((

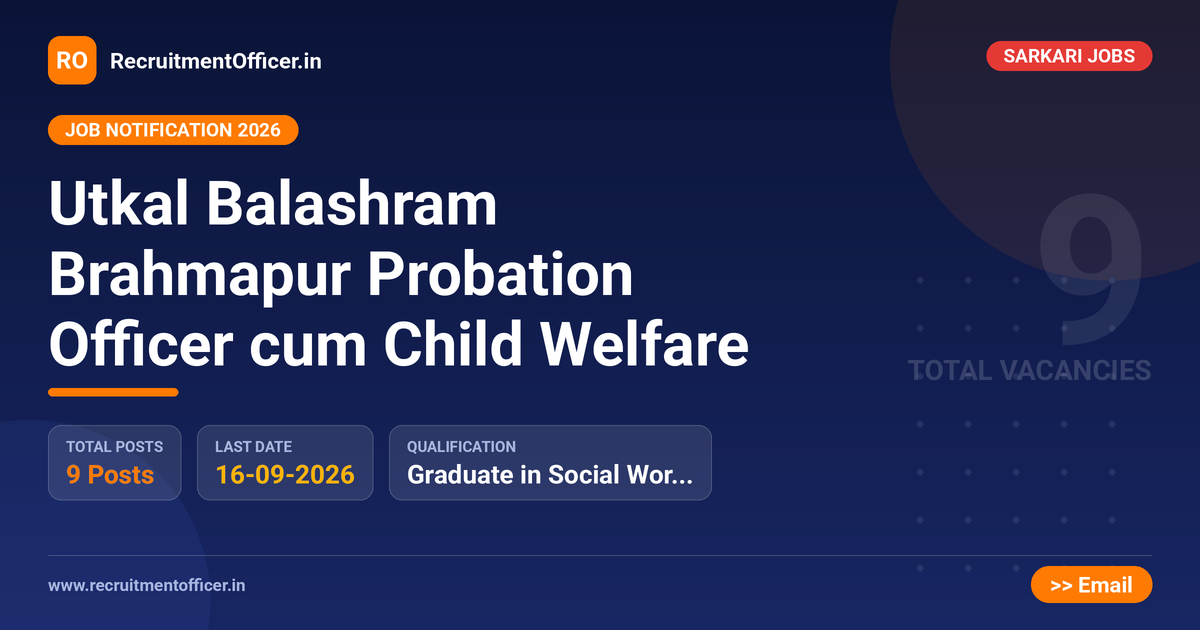 RO RecruitmentOfficer.in

SARKARI JOBS

JOB NOTIFICATION 2026

Utkal Balashram Brahmapur Probation Officer cum Child Welfare

9

TOTAL VACANCIES

TOTAL POSTS
9 Posts

LAST DATE
16-09-2026

QUALIFICATION
Graduate in Social Wor...

www.recruitmentofficer.in

>> Email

))

EXERCISE PROMPT – Copy each line above exactly, with no images.

TASK RESULT –
 RO RecruitmentOfficer.in

SARKARI JOBS

JOB NOTIFICATION 2026

Utkal Balashram Brahmapur Probation Officer cum Child Welfare

9

TOTAL VACANCIES

TOTAL POSTS
9 Posts

LAST DATE
16-09-2026

QUALIFICATION
Graduate in Social Wor...

www.recruitmentofficer.in

>> Email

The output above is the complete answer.